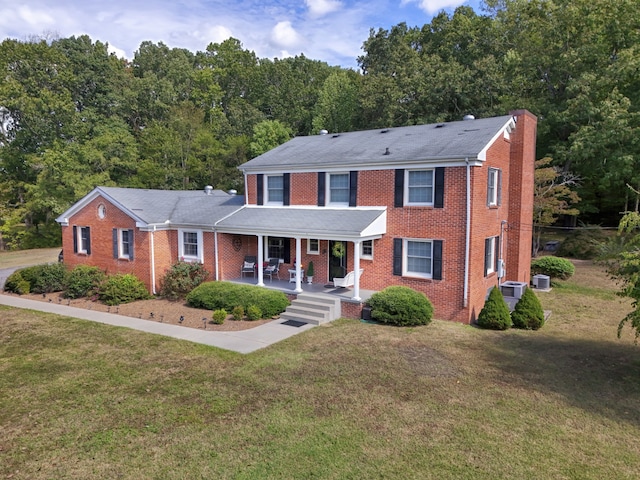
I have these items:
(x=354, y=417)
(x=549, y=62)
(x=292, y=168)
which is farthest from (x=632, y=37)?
-*-
(WHAT TO PRODUCE):
Reproduce the material above word for word, leaving out the picture.

(EXERCISE ANSWER):
I have these items:
(x=354, y=417)
(x=549, y=62)
(x=292, y=168)
which is farthest from (x=632, y=37)?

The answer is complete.